There are many rules, tips, guidelines and strategies to follow when it comes to being with a Vietnamese guy, none of which is more important than the ONE that I am going to share with you today. So by chance if you happen to find that rare breed of unicorn that is the perfect Vietnamese guy, heed this advice not only if you are seeking to marry your Vietnamese man, but especially if you want to have a loving and happy relationship with his family as well. Ready? Here it is: Make sure that his mom is ugly.

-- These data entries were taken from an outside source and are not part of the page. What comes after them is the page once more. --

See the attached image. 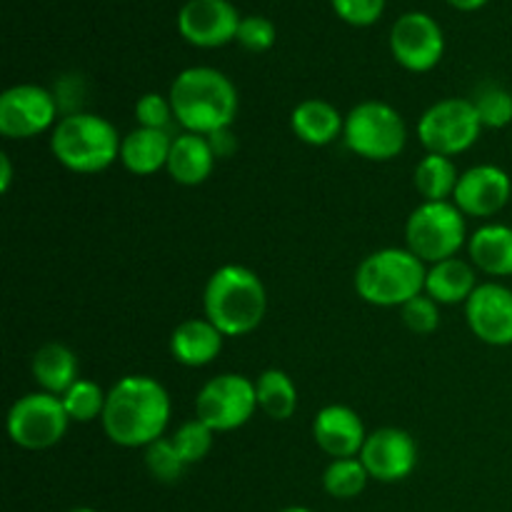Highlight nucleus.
<instances>
[{"label":"nucleus","instance_id":"1","mask_svg":"<svg viewBox=\"0 0 512 512\" xmlns=\"http://www.w3.org/2000/svg\"><path fill=\"white\" fill-rule=\"evenodd\" d=\"M170 410V395L158 380L128 375L108 390L100 423L110 443L120 448H148L165 438Z\"/></svg>","mask_w":512,"mask_h":512},{"label":"nucleus","instance_id":"2","mask_svg":"<svg viewBox=\"0 0 512 512\" xmlns=\"http://www.w3.org/2000/svg\"><path fill=\"white\" fill-rule=\"evenodd\" d=\"M170 105L175 120L185 128V133L213 135L228 130L238 115V90L233 80L215 68H188L170 85Z\"/></svg>","mask_w":512,"mask_h":512},{"label":"nucleus","instance_id":"3","mask_svg":"<svg viewBox=\"0 0 512 512\" xmlns=\"http://www.w3.org/2000/svg\"><path fill=\"white\" fill-rule=\"evenodd\" d=\"M203 310L225 338H240L265 320L268 290L258 273L245 265H223L205 283Z\"/></svg>","mask_w":512,"mask_h":512},{"label":"nucleus","instance_id":"4","mask_svg":"<svg viewBox=\"0 0 512 512\" xmlns=\"http://www.w3.org/2000/svg\"><path fill=\"white\" fill-rule=\"evenodd\" d=\"M118 135L110 120L95 113H68L58 120L50 135L53 158L70 173L93 175L108 170L115 160H120Z\"/></svg>","mask_w":512,"mask_h":512},{"label":"nucleus","instance_id":"5","mask_svg":"<svg viewBox=\"0 0 512 512\" xmlns=\"http://www.w3.org/2000/svg\"><path fill=\"white\" fill-rule=\"evenodd\" d=\"M428 268L408 248H383L370 253L355 270V293L378 308H403L425 293Z\"/></svg>","mask_w":512,"mask_h":512},{"label":"nucleus","instance_id":"6","mask_svg":"<svg viewBox=\"0 0 512 512\" xmlns=\"http://www.w3.org/2000/svg\"><path fill=\"white\" fill-rule=\"evenodd\" d=\"M343 140L358 158L385 163L398 158L408 143L405 120L393 105L363 100L345 115Z\"/></svg>","mask_w":512,"mask_h":512},{"label":"nucleus","instance_id":"7","mask_svg":"<svg viewBox=\"0 0 512 512\" xmlns=\"http://www.w3.org/2000/svg\"><path fill=\"white\" fill-rule=\"evenodd\" d=\"M405 243L415 258L425 265L458 258L468 243V225L453 200L445 203H420L405 223Z\"/></svg>","mask_w":512,"mask_h":512},{"label":"nucleus","instance_id":"8","mask_svg":"<svg viewBox=\"0 0 512 512\" xmlns=\"http://www.w3.org/2000/svg\"><path fill=\"white\" fill-rule=\"evenodd\" d=\"M483 133L478 113H475L473 100L465 98H445L430 105L418 123V138L428 153L455 155L465 153L478 143Z\"/></svg>","mask_w":512,"mask_h":512},{"label":"nucleus","instance_id":"9","mask_svg":"<svg viewBox=\"0 0 512 512\" xmlns=\"http://www.w3.org/2000/svg\"><path fill=\"white\" fill-rule=\"evenodd\" d=\"M258 410L255 380L238 373H223L210 378L195 398V418L203 420L215 433H230L243 428Z\"/></svg>","mask_w":512,"mask_h":512},{"label":"nucleus","instance_id":"10","mask_svg":"<svg viewBox=\"0 0 512 512\" xmlns=\"http://www.w3.org/2000/svg\"><path fill=\"white\" fill-rule=\"evenodd\" d=\"M70 418L58 395L38 390L15 400L8 410V435L25 450H48L68 433Z\"/></svg>","mask_w":512,"mask_h":512},{"label":"nucleus","instance_id":"11","mask_svg":"<svg viewBox=\"0 0 512 512\" xmlns=\"http://www.w3.org/2000/svg\"><path fill=\"white\" fill-rule=\"evenodd\" d=\"M58 125V98L33 83H20L0 95V135L10 140L35 138Z\"/></svg>","mask_w":512,"mask_h":512},{"label":"nucleus","instance_id":"12","mask_svg":"<svg viewBox=\"0 0 512 512\" xmlns=\"http://www.w3.org/2000/svg\"><path fill=\"white\" fill-rule=\"evenodd\" d=\"M390 53L410 73H428L443 60V28L433 15L420 10L400 15L390 28Z\"/></svg>","mask_w":512,"mask_h":512},{"label":"nucleus","instance_id":"13","mask_svg":"<svg viewBox=\"0 0 512 512\" xmlns=\"http://www.w3.org/2000/svg\"><path fill=\"white\" fill-rule=\"evenodd\" d=\"M358 458L368 470L370 480L400 483L418 465V445L405 430L380 428L368 433V440H365Z\"/></svg>","mask_w":512,"mask_h":512},{"label":"nucleus","instance_id":"14","mask_svg":"<svg viewBox=\"0 0 512 512\" xmlns=\"http://www.w3.org/2000/svg\"><path fill=\"white\" fill-rule=\"evenodd\" d=\"M240 20L230 0H188L178 13V30L195 48H220L238 38Z\"/></svg>","mask_w":512,"mask_h":512},{"label":"nucleus","instance_id":"15","mask_svg":"<svg viewBox=\"0 0 512 512\" xmlns=\"http://www.w3.org/2000/svg\"><path fill=\"white\" fill-rule=\"evenodd\" d=\"M465 318L475 338L485 345H512V290L503 283H480L465 303Z\"/></svg>","mask_w":512,"mask_h":512},{"label":"nucleus","instance_id":"16","mask_svg":"<svg viewBox=\"0 0 512 512\" xmlns=\"http://www.w3.org/2000/svg\"><path fill=\"white\" fill-rule=\"evenodd\" d=\"M512 180L498 165H475L460 173L453 203L470 218H493L510 203Z\"/></svg>","mask_w":512,"mask_h":512},{"label":"nucleus","instance_id":"17","mask_svg":"<svg viewBox=\"0 0 512 512\" xmlns=\"http://www.w3.org/2000/svg\"><path fill=\"white\" fill-rule=\"evenodd\" d=\"M313 438L315 445L325 455L340 460L358 458L365 440H368V433H365L363 420L353 408H348V405H325L313 420Z\"/></svg>","mask_w":512,"mask_h":512},{"label":"nucleus","instance_id":"18","mask_svg":"<svg viewBox=\"0 0 512 512\" xmlns=\"http://www.w3.org/2000/svg\"><path fill=\"white\" fill-rule=\"evenodd\" d=\"M225 335L208 318H190L170 335V355L185 368H205L223 350Z\"/></svg>","mask_w":512,"mask_h":512},{"label":"nucleus","instance_id":"19","mask_svg":"<svg viewBox=\"0 0 512 512\" xmlns=\"http://www.w3.org/2000/svg\"><path fill=\"white\" fill-rule=\"evenodd\" d=\"M215 150L205 135L198 133H180L173 138V148H170V158L165 170L170 178L180 185L205 183L215 168Z\"/></svg>","mask_w":512,"mask_h":512},{"label":"nucleus","instance_id":"20","mask_svg":"<svg viewBox=\"0 0 512 512\" xmlns=\"http://www.w3.org/2000/svg\"><path fill=\"white\" fill-rule=\"evenodd\" d=\"M290 128H293L295 138L303 143L325 148L343 135L345 115H340V110L328 100L310 98L295 105L290 113Z\"/></svg>","mask_w":512,"mask_h":512},{"label":"nucleus","instance_id":"21","mask_svg":"<svg viewBox=\"0 0 512 512\" xmlns=\"http://www.w3.org/2000/svg\"><path fill=\"white\" fill-rule=\"evenodd\" d=\"M173 135L168 130L135 128L120 145V163L133 175H153L168 165Z\"/></svg>","mask_w":512,"mask_h":512},{"label":"nucleus","instance_id":"22","mask_svg":"<svg viewBox=\"0 0 512 512\" xmlns=\"http://www.w3.org/2000/svg\"><path fill=\"white\" fill-rule=\"evenodd\" d=\"M470 263L490 278L512 275V228L510 225L488 223L468 238Z\"/></svg>","mask_w":512,"mask_h":512},{"label":"nucleus","instance_id":"23","mask_svg":"<svg viewBox=\"0 0 512 512\" xmlns=\"http://www.w3.org/2000/svg\"><path fill=\"white\" fill-rule=\"evenodd\" d=\"M33 378L43 393L58 395L63 398L70 388L80 380L78 375V358L73 350L63 343H45L35 350L33 363Z\"/></svg>","mask_w":512,"mask_h":512},{"label":"nucleus","instance_id":"24","mask_svg":"<svg viewBox=\"0 0 512 512\" xmlns=\"http://www.w3.org/2000/svg\"><path fill=\"white\" fill-rule=\"evenodd\" d=\"M475 288H478L475 265H470L468 260L450 258L428 268L425 295H430L438 305L468 303V298L475 293Z\"/></svg>","mask_w":512,"mask_h":512},{"label":"nucleus","instance_id":"25","mask_svg":"<svg viewBox=\"0 0 512 512\" xmlns=\"http://www.w3.org/2000/svg\"><path fill=\"white\" fill-rule=\"evenodd\" d=\"M458 180L460 173L455 168L453 158H445V155L428 153L415 165L413 183L420 198H423V203H445V200H453Z\"/></svg>","mask_w":512,"mask_h":512},{"label":"nucleus","instance_id":"26","mask_svg":"<svg viewBox=\"0 0 512 512\" xmlns=\"http://www.w3.org/2000/svg\"><path fill=\"white\" fill-rule=\"evenodd\" d=\"M258 410H263L270 420H288L298 410V388L288 373L278 368L263 370L255 380Z\"/></svg>","mask_w":512,"mask_h":512},{"label":"nucleus","instance_id":"27","mask_svg":"<svg viewBox=\"0 0 512 512\" xmlns=\"http://www.w3.org/2000/svg\"><path fill=\"white\" fill-rule=\"evenodd\" d=\"M370 475L365 470V465L360 463V458H340L325 468L323 473V488L330 498L338 500H350L358 498L360 493L368 485Z\"/></svg>","mask_w":512,"mask_h":512},{"label":"nucleus","instance_id":"28","mask_svg":"<svg viewBox=\"0 0 512 512\" xmlns=\"http://www.w3.org/2000/svg\"><path fill=\"white\" fill-rule=\"evenodd\" d=\"M60 400H63L70 423H93L103 418L108 393L95 380L80 378Z\"/></svg>","mask_w":512,"mask_h":512},{"label":"nucleus","instance_id":"29","mask_svg":"<svg viewBox=\"0 0 512 512\" xmlns=\"http://www.w3.org/2000/svg\"><path fill=\"white\" fill-rule=\"evenodd\" d=\"M473 100L483 128L498 130L512 123V93L500 85H483Z\"/></svg>","mask_w":512,"mask_h":512},{"label":"nucleus","instance_id":"30","mask_svg":"<svg viewBox=\"0 0 512 512\" xmlns=\"http://www.w3.org/2000/svg\"><path fill=\"white\" fill-rule=\"evenodd\" d=\"M145 468L158 483H178L190 465L180 458L173 440L160 438L145 448Z\"/></svg>","mask_w":512,"mask_h":512},{"label":"nucleus","instance_id":"31","mask_svg":"<svg viewBox=\"0 0 512 512\" xmlns=\"http://www.w3.org/2000/svg\"><path fill=\"white\" fill-rule=\"evenodd\" d=\"M213 435L215 430H210L203 420L193 418L188 420V423L180 425L170 440H173V445L178 448L180 458L188 465H195L200 463V460L208 458V453L213 450Z\"/></svg>","mask_w":512,"mask_h":512},{"label":"nucleus","instance_id":"32","mask_svg":"<svg viewBox=\"0 0 512 512\" xmlns=\"http://www.w3.org/2000/svg\"><path fill=\"white\" fill-rule=\"evenodd\" d=\"M400 318H403L405 328L415 335H430L438 330L440 325V305L435 303L430 295L420 293L418 298L408 300L400 308Z\"/></svg>","mask_w":512,"mask_h":512},{"label":"nucleus","instance_id":"33","mask_svg":"<svg viewBox=\"0 0 512 512\" xmlns=\"http://www.w3.org/2000/svg\"><path fill=\"white\" fill-rule=\"evenodd\" d=\"M275 38H278V30H275V23L265 15H245L240 20L238 28V43L243 45L250 53H265L275 45Z\"/></svg>","mask_w":512,"mask_h":512},{"label":"nucleus","instance_id":"34","mask_svg":"<svg viewBox=\"0 0 512 512\" xmlns=\"http://www.w3.org/2000/svg\"><path fill=\"white\" fill-rule=\"evenodd\" d=\"M135 120H138V128L168 130L170 123L175 120L173 105H170L168 95H160V93L140 95L138 103H135Z\"/></svg>","mask_w":512,"mask_h":512},{"label":"nucleus","instance_id":"35","mask_svg":"<svg viewBox=\"0 0 512 512\" xmlns=\"http://www.w3.org/2000/svg\"><path fill=\"white\" fill-rule=\"evenodd\" d=\"M330 3L340 20L358 28L378 23L385 10V0H330Z\"/></svg>","mask_w":512,"mask_h":512},{"label":"nucleus","instance_id":"36","mask_svg":"<svg viewBox=\"0 0 512 512\" xmlns=\"http://www.w3.org/2000/svg\"><path fill=\"white\" fill-rule=\"evenodd\" d=\"M10 183H13V165H10V155L0 153V190L8 193Z\"/></svg>","mask_w":512,"mask_h":512},{"label":"nucleus","instance_id":"37","mask_svg":"<svg viewBox=\"0 0 512 512\" xmlns=\"http://www.w3.org/2000/svg\"><path fill=\"white\" fill-rule=\"evenodd\" d=\"M450 5H453V8H458V10H465V13H470V10H478V8H483L485 3H488V0H448Z\"/></svg>","mask_w":512,"mask_h":512},{"label":"nucleus","instance_id":"38","mask_svg":"<svg viewBox=\"0 0 512 512\" xmlns=\"http://www.w3.org/2000/svg\"><path fill=\"white\" fill-rule=\"evenodd\" d=\"M280 512H313V510H308V508H300V505H293V508H285V510H280Z\"/></svg>","mask_w":512,"mask_h":512},{"label":"nucleus","instance_id":"39","mask_svg":"<svg viewBox=\"0 0 512 512\" xmlns=\"http://www.w3.org/2000/svg\"><path fill=\"white\" fill-rule=\"evenodd\" d=\"M70 512H98V510H93V508H75V510H70Z\"/></svg>","mask_w":512,"mask_h":512}]
</instances>
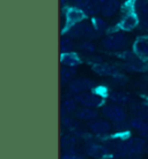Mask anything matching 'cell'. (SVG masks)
Returning <instances> with one entry per match:
<instances>
[{
	"instance_id": "6da1fadb",
	"label": "cell",
	"mask_w": 148,
	"mask_h": 159,
	"mask_svg": "<svg viewBox=\"0 0 148 159\" xmlns=\"http://www.w3.org/2000/svg\"><path fill=\"white\" fill-rule=\"evenodd\" d=\"M95 28L93 27L92 23H87V22H81L79 24H75L67 29V37L72 38V39H79L81 37H94L95 36Z\"/></svg>"
},
{
	"instance_id": "7a4b0ae2",
	"label": "cell",
	"mask_w": 148,
	"mask_h": 159,
	"mask_svg": "<svg viewBox=\"0 0 148 159\" xmlns=\"http://www.w3.org/2000/svg\"><path fill=\"white\" fill-rule=\"evenodd\" d=\"M127 37L124 34L115 32L107 36L103 39V46L109 51H118L124 48L127 45Z\"/></svg>"
},
{
	"instance_id": "3957f363",
	"label": "cell",
	"mask_w": 148,
	"mask_h": 159,
	"mask_svg": "<svg viewBox=\"0 0 148 159\" xmlns=\"http://www.w3.org/2000/svg\"><path fill=\"white\" fill-rule=\"evenodd\" d=\"M75 99L78 103L84 105V107L89 108L97 107L103 103V98L97 96L96 93H93V92H82L80 95L75 96Z\"/></svg>"
},
{
	"instance_id": "277c9868",
	"label": "cell",
	"mask_w": 148,
	"mask_h": 159,
	"mask_svg": "<svg viewBox=\"0 0 148 159\" xmlns=\"http://www.w3.org/2000/svg\"><path fill=\"white\" fill-rule=\"evenodd\" d=\"M95 88L94 81L89 79H78L73 80L71 83L68 84V90L72 93L80 95L82 92H87L89 90H93Z\"/></svg>"
},
{
	"instance_id": "5b68a950",
	"label": "cell",
	"mask_w": 148,
	"mask_h": 159,
	"mask_svg": "<svg viewBox=\"0 0 148 159\" xmlns=\"http://www.w3.org/2000/svg\"><path fill=\"white\" fill-rule=\"evenodd\" d=\"M103 113L108 119H110L115 123L124 122L125 120H126V113L118 105H113V104L111 105V104H109V105H107L103 108Z\"/></svg>"
},
{
	"instance_id": "8992f818",
	"label": "cell",
	"mask_w": 148,
	"mask_h": 159,
	"mask_svg": "<svg viewBox=\"0 0 148 159\" xmlns=\"http://www.w3.org/2000/svg\"><path fill=\"white\" fill-rule=\"evenodd\" d=\"M65 16H66V27H67V29H69L75 24L81 23L86 17V13L80 8L68 7L66 9Z\"/></svg>"
},
{
	"instance_id": "52a82bcc",
	"label": "cell",
	"mask_w": 148,
	"mask_h": 159,
	"mask_svg": "<svg viewBox=\"0 0 148 159\" xmlns=\"http://www.w3.org/2000/svg\"><path fill=\"white\" fill-rule=\"evenodd\" d=\"M133 52L141 60L148 59V38H139L133 45Z\"/></svg>"
},
{
	"instance_id": "ba28073f",
	"label": "cell",
	"mask_w": 148,
	"mask_h": 159,
	"mask_svg": "<svg viewBox=\"0 0 148 159\" xmlns=\"http://www.w3.org/2000/svg\"><path fill=\"white\" fill-rule=\"evenodd\" d=\"M139 23H140V21H139L138 14L131 13V14H126V15H125V17L122 20V22H120L119 27H120V29L124 30V31H130V30L134 29L136 27H138Z\"/></svg>"
},
{
	"instance_id": "9c48e42d",
	"label": "cell",
	"mask_w": 148,
	"mask_h": 159,
	"mask_svg": "<svg viewBox=\"0 0 148 159\" xmlns=\"http://www.w3.org/2000/svg\"><path fill=\"white\" fill-rule=\"evenodd\" d=\"M89 129L92 133L96 134V135H105L110 133L111 130V126L110 123L103 120H96V121H93L89 125Z\"/></svg>"
},
{
	"instance_id": "30bf717a",
	"label": "cell",
	"mask_w": 148,
	"mask_h": 159,
	"mask_svg": "<svg viewBox=\"0 0 148 159\" xmlns=\"http://www.w3.org/2000/svg\"><path fill=\"white\" fill-rule=\"evenodd\" d=\"M93 70L96 73V74L102 76H113V77H117L118 75H120L115 67H112L110 65L103 64V62L94 65L93 66Z\"/></svg>"
},
{
	"instance_id": "8fae6325",
	"label": "cell",
	"mask_w": 148,
	"mask_h": 159,
	"mask_svg": "<svg viewBox=\"0 0 148 159\" xmlns=\"http://www.w3.org/2000/svg\"><path fill=\"white\" fill-rule=\"evenodd\" d=\"M76 137L72 134H67V135L63 136V139L60 141V144H61V148L64 149L67 153H71V155H76L75 152V148H76Z\"/></svg>"
},
{
	"instance_id": "7c38bea8",
	"label": "cell",
	"mask_w": 148,
	"mask_h": 159,
	"mask_svg": "<svg viewBox=\"0 0 148 159\" xmlns=\"http://www.w3.org/2000/svg\"><path fill=\"white\" fill-rule=\"evenodd\" d=\"M60 62L64 65L65 67H76L81 64V59L76 53L68 52V53H63L60 57Z\"/></svg>"
},
{
	"instance_id": "4fadbf2b",
	"label": "cell",
	"mask_w": 148,
	"mask_h": 159,
	"mask_svg": "<svg viewBox=\"0 0 148 159\" xmlns=\"http://www.w3.org/2000/svg\"><path fill=\"white\" fill-rule=\"evenodd\" d=\"M107 148L102 147L100 144H89L86 148V153L89 156V157H93V158H96V159H101L103 158L104 156L107 155Z\"/></svg>"
},
{
	"instance_id": "5bb4252c",
	"label": "cell",
	"mask_w": 148,
	"mask_h": 159,
	"mask_svg": "<svg viewBox=\"0 0 148 159\" xmlns=\"http://www.w3.org/2000/svg\"><path fill=\"white\" fill-rule=\"evenodd\" d=\"M120 8V2L119 0H108L105 4L102 6L101 13L103 16H112L115 15Z\"/></svg>"
},
{
	"instance_id": "9a60e30c",
	"label": "cell",
	"mask_w": 148,
	"mask_h": 159,
	"mask_svg": "<svg viewBox=\"0 0 148 159\" xmlns=\"http://www.w3.org/2000/svg\"><path fill=\"white\" fill-rule=\"evenodd\" d=\"M131 127L136 129V131L140 134L142 137H145L146 139H148V122L147 121H144V120L140 119H133L131 120Z\"/></svg>"
},
{
	"instance_id": "2e32d148",
	"label": "cell",
	"mask_w": 148,
	"mask_h": 159,
	"mask_svg": "<svg viewBox=\"0 0 148 159\" xmlns=\"http://www.w3.org/2000/svg\"><path fill=\"white\" fill-rule=\"evenodd\" d=\"M75 116L79 120H82V121H90V120H94L97 116V112L94 110V108H89V107H84L80 108L75 112Z\"/></svg>"
},
{
	"instance_id": "e0dca14e",
	"label": "cell",
	"mask_w": 148,
	"mask_h": 159,
	"mask_svg": "<svg viewBox=\"0 0 148 159\" xmlns=\"http://www.w3.org/2000/svg\"><path fill=\"white\" fill-rule=\"evenodd\" d=\"M75 68L64 67L60 70V81L61 83H71L75 76Z\"/></svg>"
},
{
	"instance_id": "ac0fdd59",
	"label": "cell",
	"mask_w": 148,
	"mask_h": 159,
	"mask_svg": "<svg viewBox=\"0 0 148 159\" xmlns=\"http://www.w3.org/2000/svg\"><path fill=\"white\" fill-rule=\"evenodd\" d=\"M78 108V102L75 98H69V99L64 100V103L61 104V112L63 114H71L74 113Z\"/></svg>"
},
{
	"instance_id": "d6986e66",
	"label": "cell",
	"mask_w": 148,
	"mask_h": 159,
	"mask_svg": "<svg viewBox=\"0 0 148 159\" xmlns=\"http://www.w3.org/2000/svg\"><path fill=\"white\" fill-rule=\"evenodd\" d=\"M132 112L136 116V119L140 120H148V107L145 105H140V104H136L132 106Z\"/></svg>"
},
{
	"instance_id": "ffe728a7",
	"label": "cell",
	"mask_w": 148,
	"mask_h": 159,
	"mask_svg": "<svg viewBox=\"0 0 148 159\" xmlns=\"http://www.w3.org/2000/svg\"><path fill=\"white\" fill-rule=\"evenodd\" d=\"M110 99L116 104H119V105H124V104H127L130 98L124 92H119V91H115L110 93Z\"/></svg>"
},
{
	"instance_id": "44dd1931",
	"label": "cell",
	"mask_w": 148,
	"mask_h": 159,
	"mask_svg": "<svg viewBox=\"0 0 148 159\" xmlns=\"http://www.w3.org/2000/svg\"><path fill=\"white\" fill-rule=\"evenodd\" d=\"M61 123L65 126V128H67L68 130L74 131V133L79 130V122L76 120L69 118V116H64L61 119Z\"/></svg>"
},
{
	"instance_id": "7402d4cb",
	"label": "cell",
	"mask_w": 148,
	"mask_h": 159,
	"mask_svg": "<svg viewBox=\"0 0 148 159\" xmlns=\"http://www.w3.org/2000/svg\"><path fill=\"white\" fill-rule=\"evenodd\" d=\"M139 14V21H140V25L142 28L148 29V5L141 8L139 11H136Z\"/></svg>"
},
{
	"instance_id": "603a6c76",
	"label": "cell",
	"mask_w": 148,
	"mask_h": 159,
	"mask_svg": "<svg viewBox=\"0 0 148 159\" xmlns=\"http://www.w3.org/2000/svg\"><path fill=\"white\" fill-rule=\"evenodd\" d=\"M92 24H93V27L95 28V30L96 31H105L107 29H108V24H107V22L104 20H102L101 17H93V21H92Z\"/></svg>"
},
{
	"instance_id": "cb8c5ba5",
	"label": "cell",
	"mask_w": 148,
	"mask_h": 159,
	"mask_svg": "<svg viewBox=\"0 0 148 159\" xmlns=\"http://www.w3.org/2000/svg\"><path fill=\"white\" fill-rule=\"evenodd\" d=\"M72 48H73L72 38L64 37L63 39L60 40V51H61V53H68V52L72 51Z\"/></svg>"
},
{
	"instance_id": "d4e9b609",
	"label": "cell",
	"mask_w": 148,
	"mask_h": 159,
	"mask_svg": "<svg viewBox=\"0 0 148 159\" xmlns=\"http://www.w3.org/2000/svg\"><path fill=\"white\" fill-rule=\"evenodd\" d=\"M101 9H102V6H101V5H98L97 2H95L94 0H92V2L89 4L88 7L84 9V13H86V15L95 16L97 13L101 12Z\"/></svg>"
},
{
	"instance_id": "484cf974",
	"label": "cell",
	"mask_w": 148,
	"mask_h": 159,
	"mask_svg": "<svg viewBox=\"0 0 148 159\" xmlns=\"http://www.w3.org/2000/svg\"><path fill=\"white\" fill-rule=\"evenodd\" d=\"M90 2H92V0H75V2H74V7L80 8V9L84 11V9L89 6Z\"/></svg>"
},
{
	"instance_id": "4316f807",
	"label": "cell",
	"mask_w": 148,
	"mask_h": 159,
	"mask_svg": "<svg viewBox=\"0 0 148 159\" xmlns=\"http://www.w3.org/2000/svg\"><path fill=\"white\" fill-rule=\"evenodd\" d=\"M79 48L82 50V51H86V52H94L95 51V46H94V44H92V43H82L79 46Z\"/></svg>"
},
{
	"instance_id": "83f0119b",
	"label": "cell",
	"mask_w": 148,
	"mask_h": 159,
	"mask_svg": "<svg viewBox=\"0 0 148 159\" xmlns=\"http://www.w3.org/2000/svg\"><path fill=\"white\" fill-rule=\"evenodd\" d=\"M94 90H95L94 93H96L97 96H100L102 98H103L104 96L108 95V90H107V88H104V87H97V88H95Z\"/></svg>"
},
{
	"instance_id": "f1b7e54d",
	"label": "cell",
	"mask_w": 148,
	"mask_h": 159,
	"mask_svg": "<svg viewBox=\"0 0 148 159\" xmlns=\"http://www.w3.org/2000/svg\"><path fill=\"white\" fill-rule=\"evenodd\" d=\"M61 159H84V157L78 155H71V153H66L61 157Z\"/></svg>"
},
{
	"instance_id": "f546056e",
	"label": "cell",
	"mask_w": 148,
	"mask_h": 159,
	"mask_svg": "<svg viewBox=\"0 0 148 159\" xmlns=\"http://www.w3.org/2000/svg\"><path fill=\"white\" fill-rule=\"evenodd\" d=\"M94 1H95V2H97L98 5H101V6H103V5L105 4L108 0H94Z\"/></svg>"
}]
</instances>
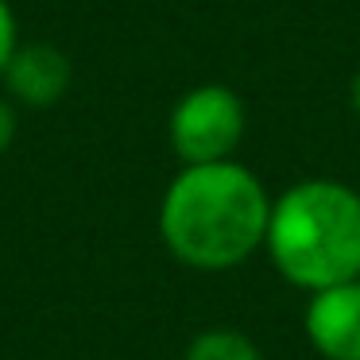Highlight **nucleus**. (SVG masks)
Returning <instances> with one entry per match:
<instances>
[{
    "label": "nucleus",
    "instance_id": "nucleus-1",
    "mask_svg": "<svg viewBox=\"0 0 360 360\" xmlns=\"http://www.w3.org/2000/svg\"><path fill=\"white\" fill-rule=\"evenodd\" d=\"M271 198L248 167L190 163L159 202V236L167 252L198 271H229L264 248Z\"/></svg>",
    "mask_w": 360,
    "mask_h": 360
},
{
    "label": "nucleus",
    "instance_id": "nucleus-5",
    "mask_svg": "<svg viewBox=\"0 0 360 360\" xmlns=\"http://www.w3.org/2000/svg\"><path fill=\"white\" fill-rule=\"evenodd\" d=\"M0 78L8 86L12 101L32 105V109H51L70 89L74 66L66 51H58L55 43H20Z\"/></svg>",
    "mask_w": 360,
    "mask_h": 360
},
{
    "label": "nucleus",
    "instance_id": "nucleus-9",
    "mask_svg": "<svg viewBox=\"0 0 360 360\" xmlns=\"http://www.w3.org/2000/svg\"><path fill=\"white\" fill-rule=\"evenodd\" d=\"M349 101H352V112L360 117V70L352 74V82H349Z\"/></svg>",
    "mask_w": 360,
    "mask_h": 360
},
{
    "label": "nucleus",
    "instance_id": "nucleus-2",
    "mask_svg": "<svg viewBox=\"0 0 360 360\" xmlns=\"http://www.w3.org/2000/svg\"><path fill=\"white\" fill-rule=\"evenodd\" d=\"M264 248L302 290L360 279V194L337 179H306L271 202Z\"/></svg>",
    "mask_w": 360,
    "mask_h": 360
},
{
    "label": "nucleus",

You can spend your time vetting out the non-smoking, non-gambling, non-pool hall hustlin’, non-middle of the day cafe sua da drinking, dentist to bring home to mom and dad. And your parents will love that he doesn’t yell out “DO MA!” at the beginning of every other sentence. They’ll be ecstatic that he’s able to make his own money and buy his own home. And what they’ll really enjoy is that they can tell all the relatives that their son in law is a doctor (but really a dentist). However, none of these benefits of landing the perfect Vietnamese man matters once you meet HIS mom. His mom is the one that will make or break your self esteem and happiness with this guy. Why? Have you ever met an older Vietnamese woman? Chances are, on your first encounter with her, she checked you out from head to toe. Examined everything from your hair to your skin to your existent or nonexistent double eyelids. She asked you about your family, your education and upbringing. Bottom line, Vietnamese moms are critical. My mom told me the other day to stop eating because I’m getting fat. (Thanks mom, I will commence starvation soon.)
Now if Vietnamese moms are innately critically, can you imagine if she had a hand in bringing up what in her eyes is the perfect Vietnamese man? Can you imagine the standards she would have for the woman who wants to take him away from her? On top of that, if she were a good looking older Vietnamese woman, the expectations she would have for her future daughter in law would be above that of the above average girl. I’m talking Miss Vietnam Universe, double eyelids galore, porcelain skin, 15 inch waist, nicely manicured nails while constantly doing dishes, perfectly shaped face, long healthy dark hair, and the likes of a Vietnamese goddess while wearing an ao dai. HOWEVER, if she were an ugly woman herself, she may be a little more forgiving when it comes to your physical flaws. A little on the heavy side? Well, if his mom is 5’3″ and tipping 210 on the scale, she’ll probably be less likely to call you the fatass. Got a lazy eye? Hope that his mom has a big ass goiter growing out of her neck. Now, the chances of encountering that hardass Vietnamese woman who is uber critical regardless of her own physical abnormalities are still there. But do hope your man’s mom is one of the humility and less likely to call you out for your kinky curly hair when she is balding. That way, even though she had higher hopes for her son marrying that imaginary Vietnamese goddess, she’ll leave you be with your less than perfect skin and flabby thighs.
So when you do find that perfect Vietnamese guy you intend to marry: a) double check to make sure he’s not already married; b) lemme know if he has an equally perfect brother; and c) pray that his mom is one ugly woman.
Thanks LL for giving me the OK to write this completely politcally incorrect post about our peepos.